To do
The required output is the line with "Så leder grön" plus all lines that follow it to the end of the listing below, written out exactly, with no pictures.

++++

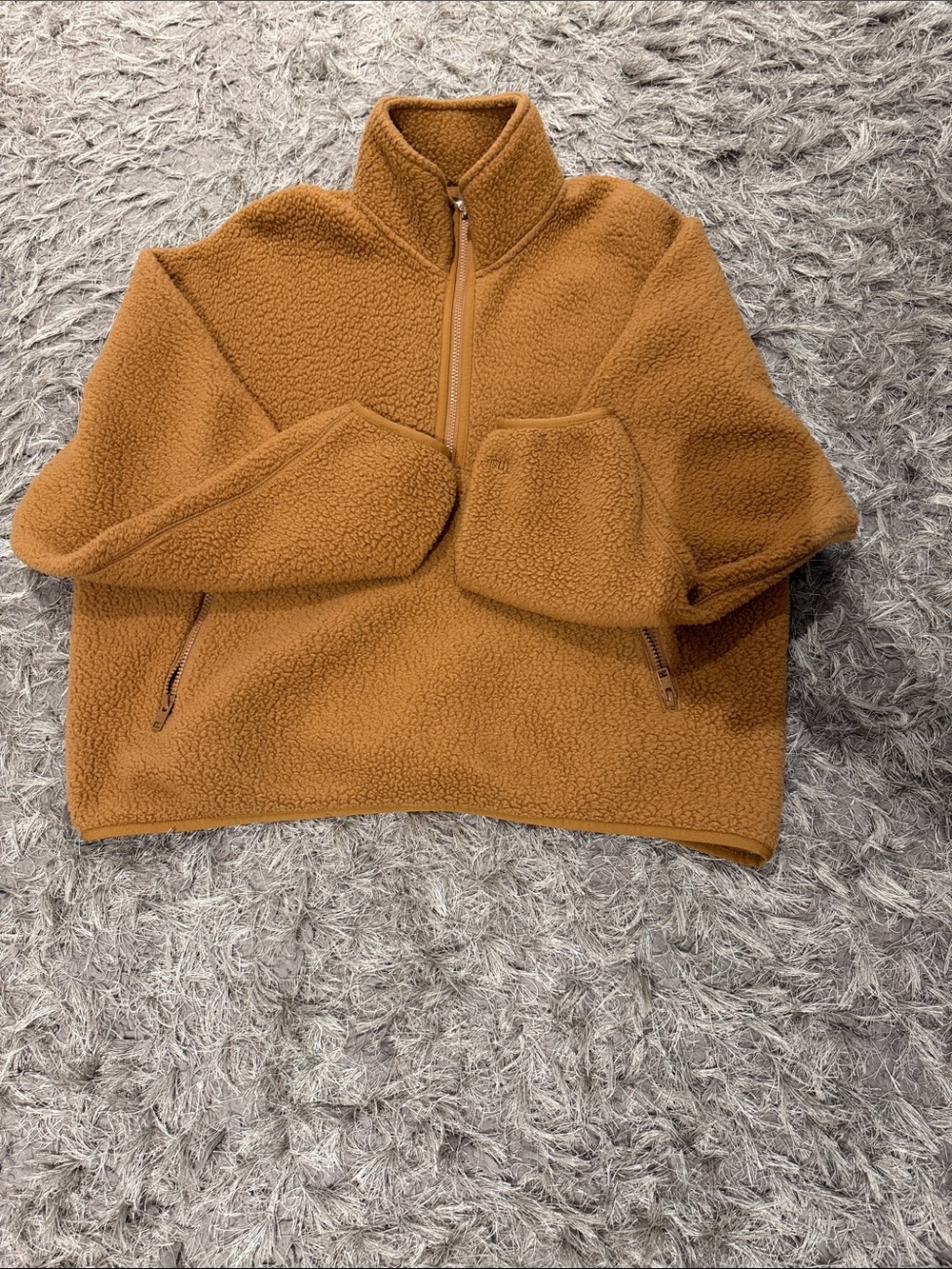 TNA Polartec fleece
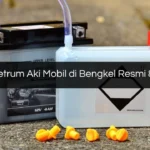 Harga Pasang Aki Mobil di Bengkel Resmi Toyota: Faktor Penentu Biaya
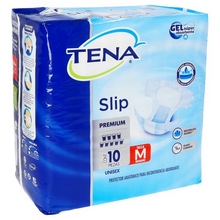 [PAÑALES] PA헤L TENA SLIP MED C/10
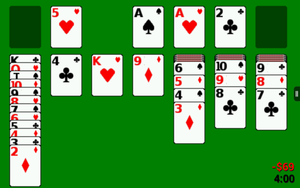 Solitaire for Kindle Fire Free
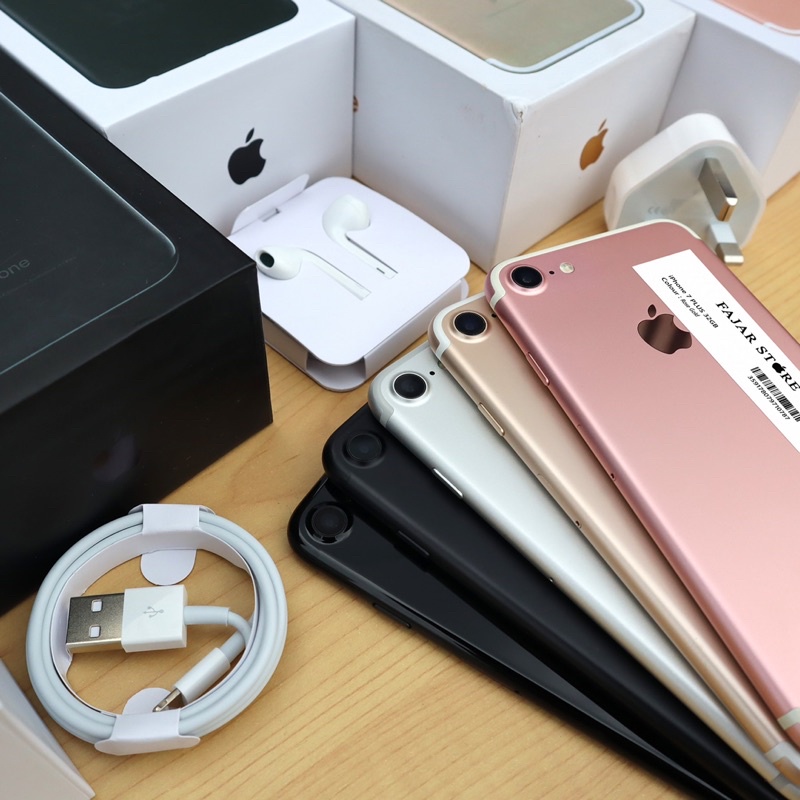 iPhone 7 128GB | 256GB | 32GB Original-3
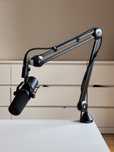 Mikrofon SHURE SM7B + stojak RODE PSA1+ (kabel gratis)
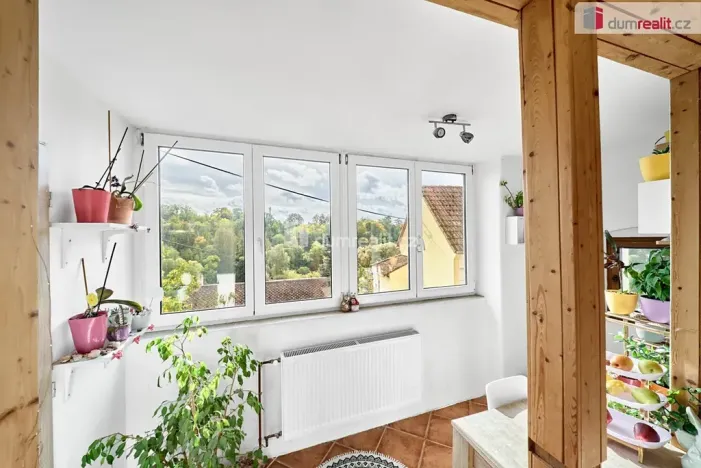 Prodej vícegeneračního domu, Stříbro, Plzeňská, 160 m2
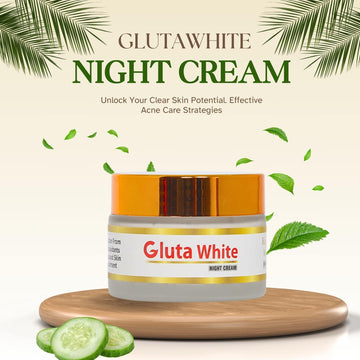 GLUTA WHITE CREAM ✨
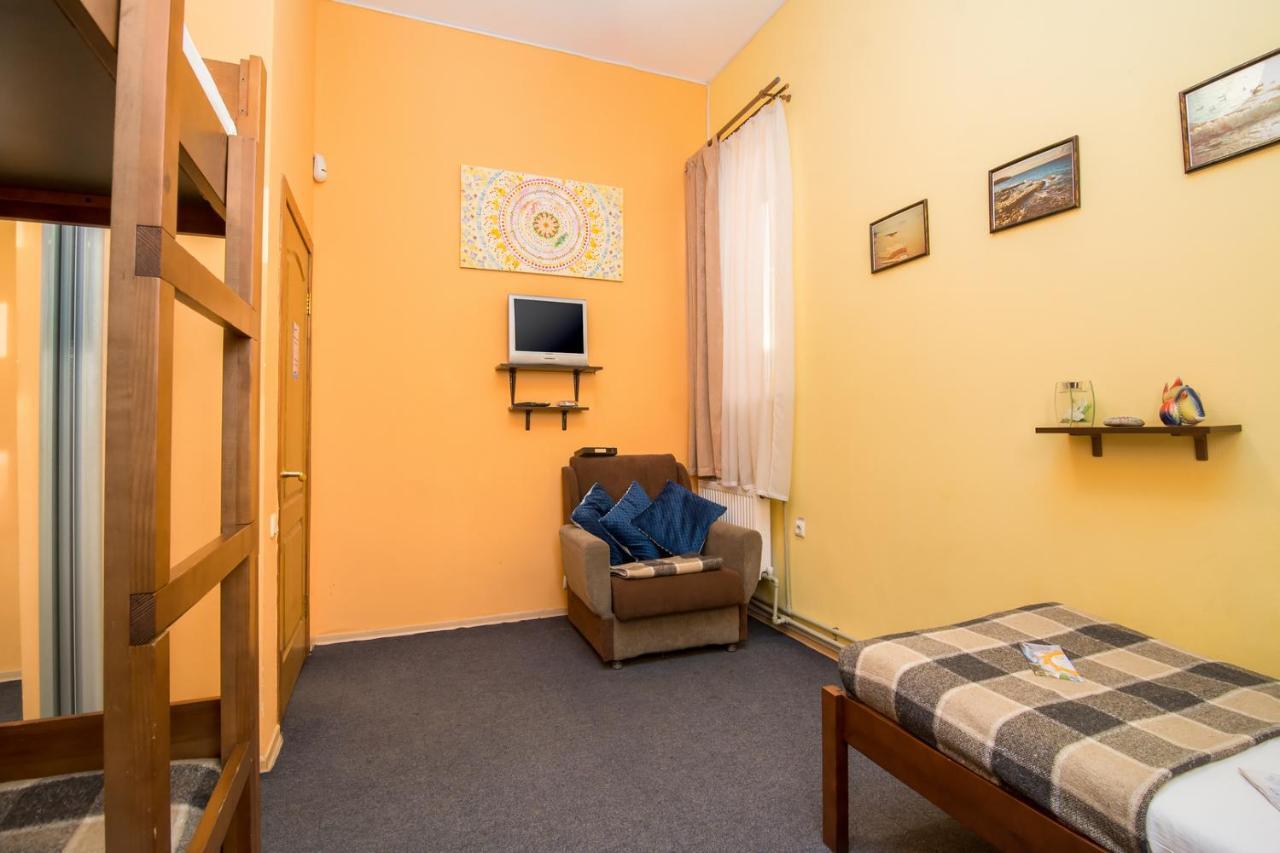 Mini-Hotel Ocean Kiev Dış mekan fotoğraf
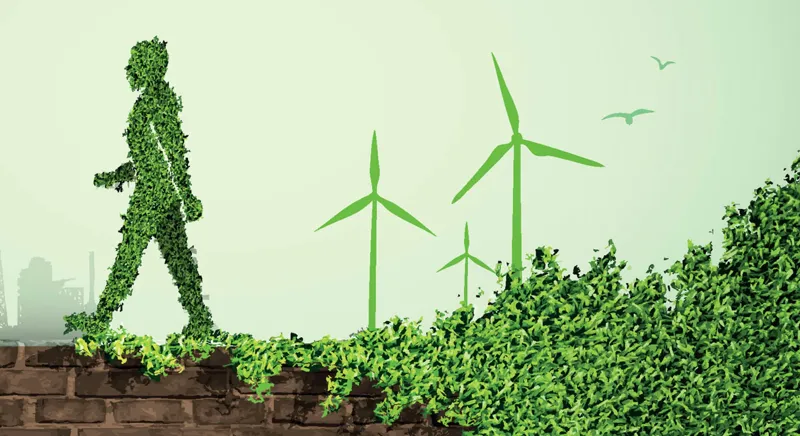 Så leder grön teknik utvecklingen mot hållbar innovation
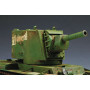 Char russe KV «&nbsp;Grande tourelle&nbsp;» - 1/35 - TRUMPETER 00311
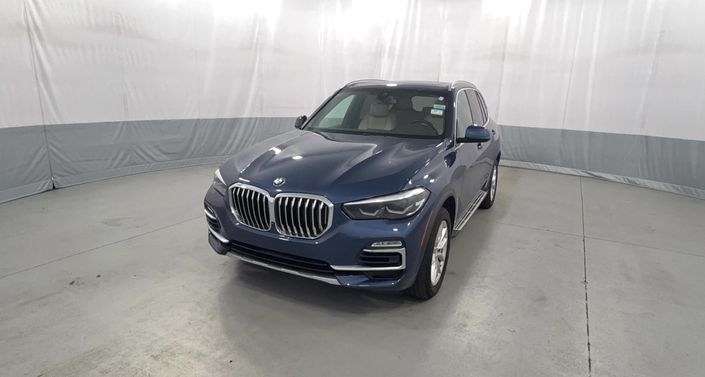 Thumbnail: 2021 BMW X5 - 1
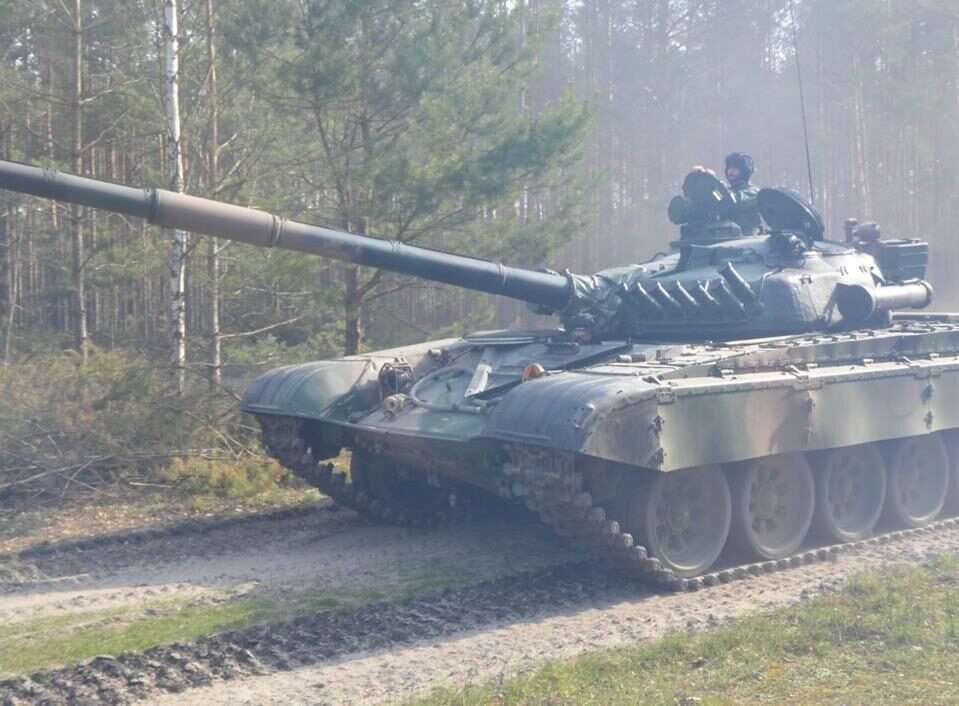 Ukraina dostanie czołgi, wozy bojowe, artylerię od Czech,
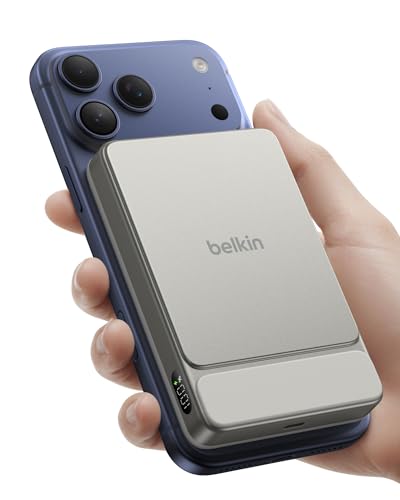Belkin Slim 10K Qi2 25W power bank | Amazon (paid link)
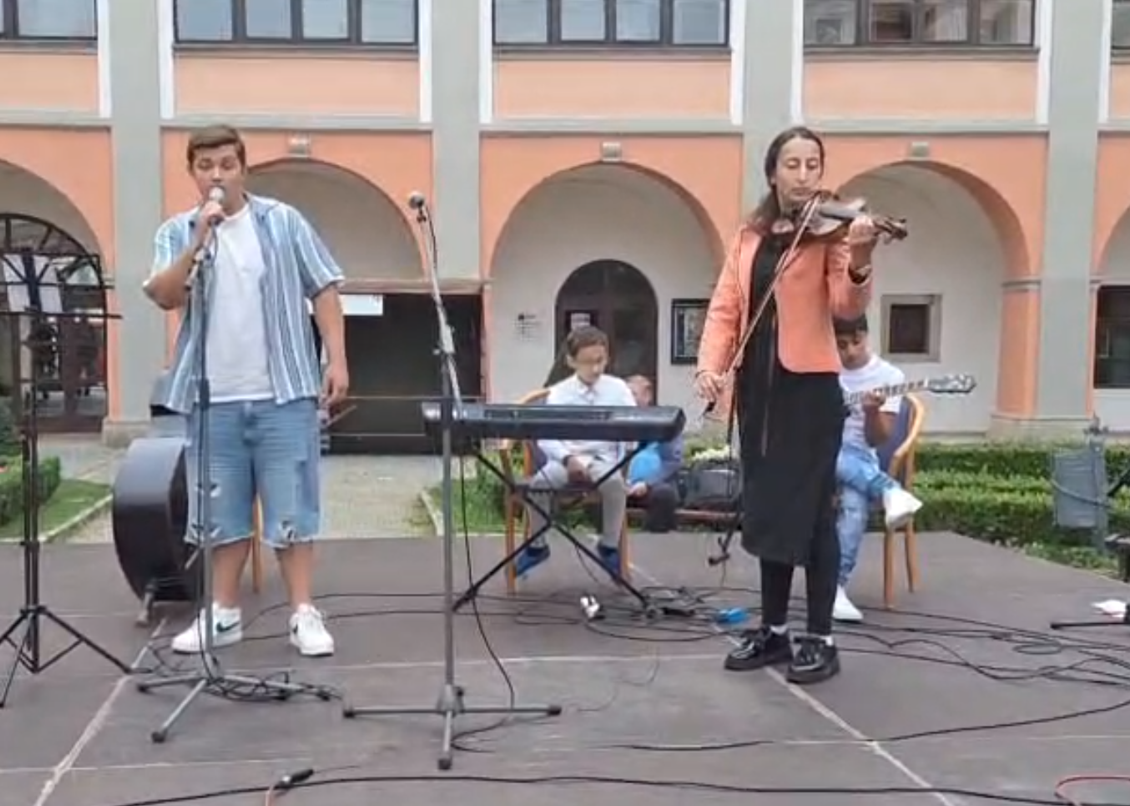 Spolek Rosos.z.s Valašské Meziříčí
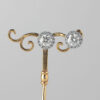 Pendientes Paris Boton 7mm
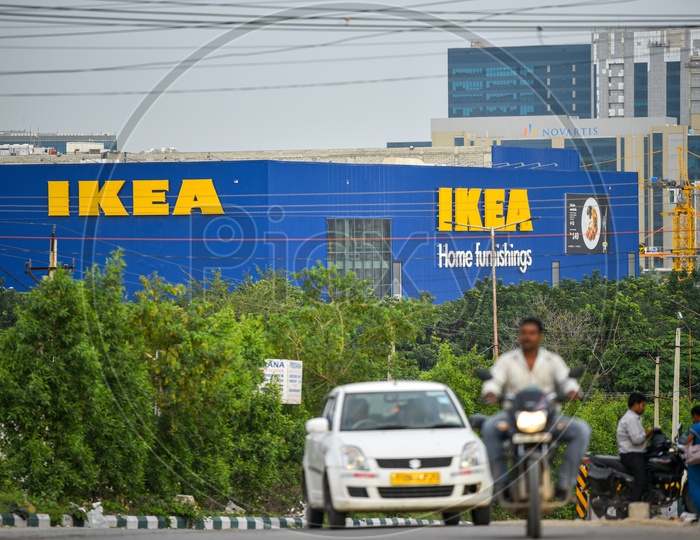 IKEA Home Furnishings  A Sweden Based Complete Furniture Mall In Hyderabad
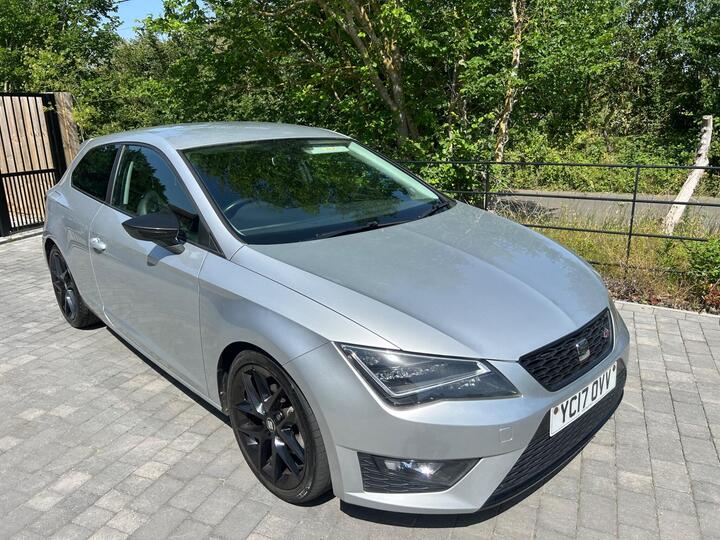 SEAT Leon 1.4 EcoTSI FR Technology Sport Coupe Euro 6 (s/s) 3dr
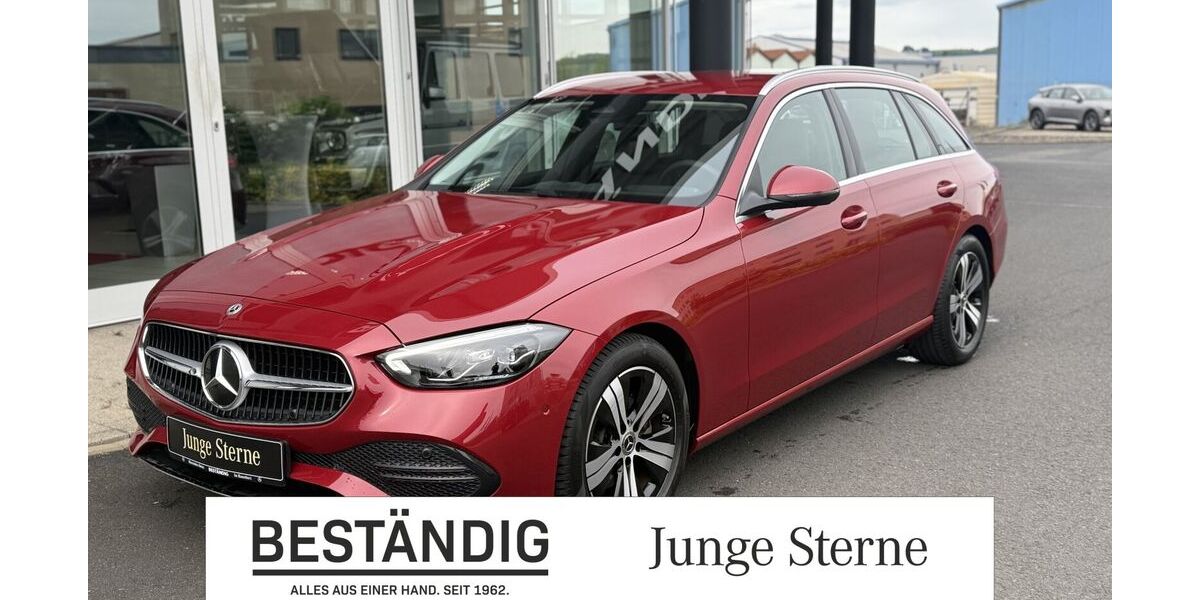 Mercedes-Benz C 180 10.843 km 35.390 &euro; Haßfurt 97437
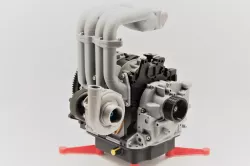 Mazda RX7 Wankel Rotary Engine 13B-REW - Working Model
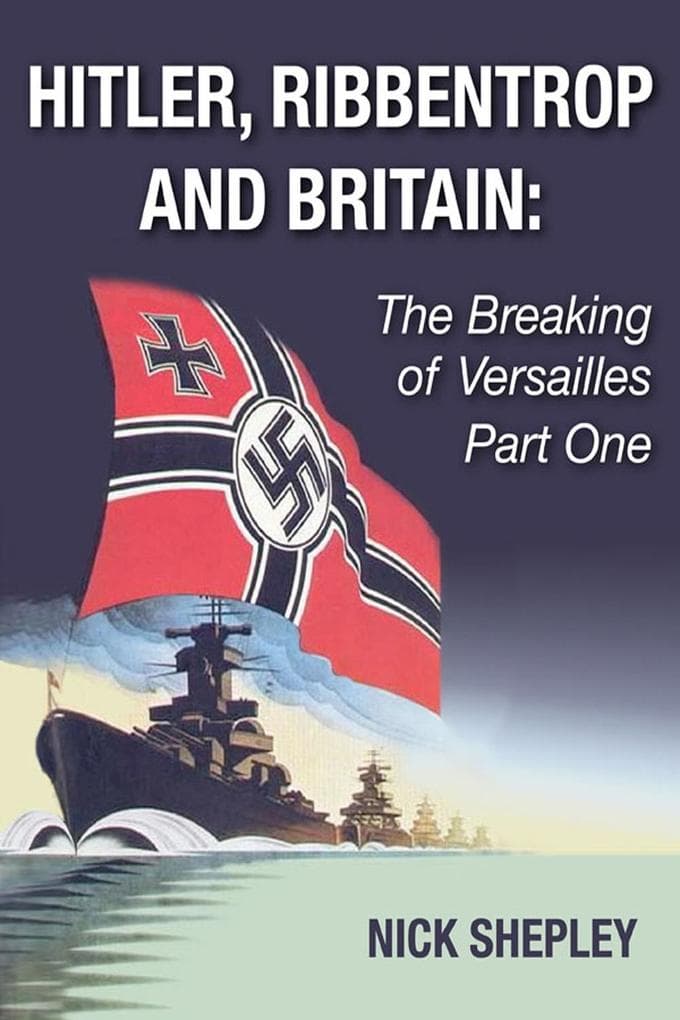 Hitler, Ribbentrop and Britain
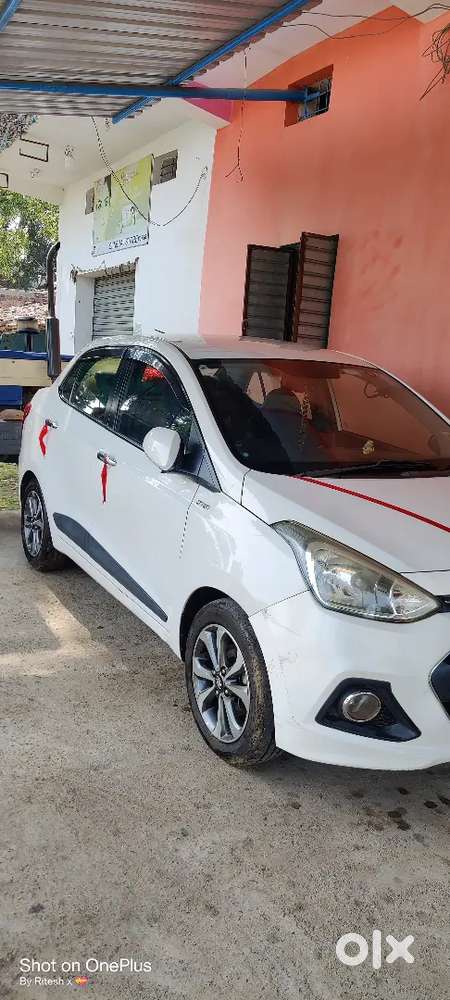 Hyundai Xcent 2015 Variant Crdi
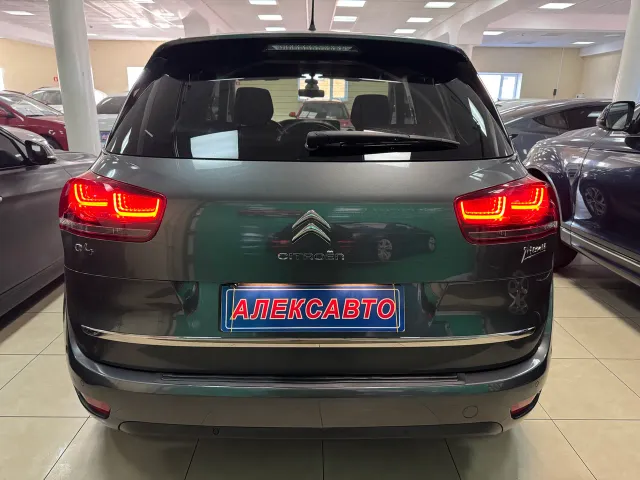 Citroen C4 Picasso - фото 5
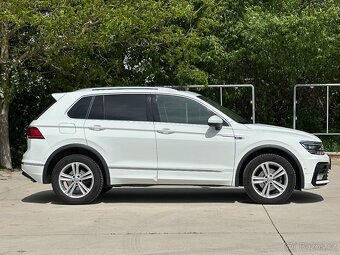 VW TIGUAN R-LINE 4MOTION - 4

++++

Problem solution
 Så leder grön teknik utvecklingen mot hållbar innovation
 Char russe KV «&nbsp;Grande tourelle&nbsp;» - 1/35 - TRUMPETER 00311
 Thumbnail: 2021 BMW X5 - 1
 Ukraina dostanie czołgi, wozy bojowe, artylerię od Czech,
Belkin Slim 10K Qi2 25W power bank | Amazon (paid link)
 Spolek Rosos.z.s Valašské Meziříčí
 Pendientes Paris Boton 7mm
 IKEA Home Furnishings  A Sweden Based Complete Furniture Mall In Hyderabad
 SEAT Leon 1.4 EcoTSI FR Technology Sport Coupe Euro 6 (s/s) 3dr
 Mercedes-Benz C 180 10.843 km 35.390 &euro; Haßfurt 97437
 Mazda RX7 Wankel Rotary Engine 13B-REW - Working Model
 Hitler, Ribbentrop and Britain
 Hyundai Xcent 2015 Variant Crdi
 Citroen C4 Picasso - фото 5
 VW TIGUAN R-LINE 4MOTION - 4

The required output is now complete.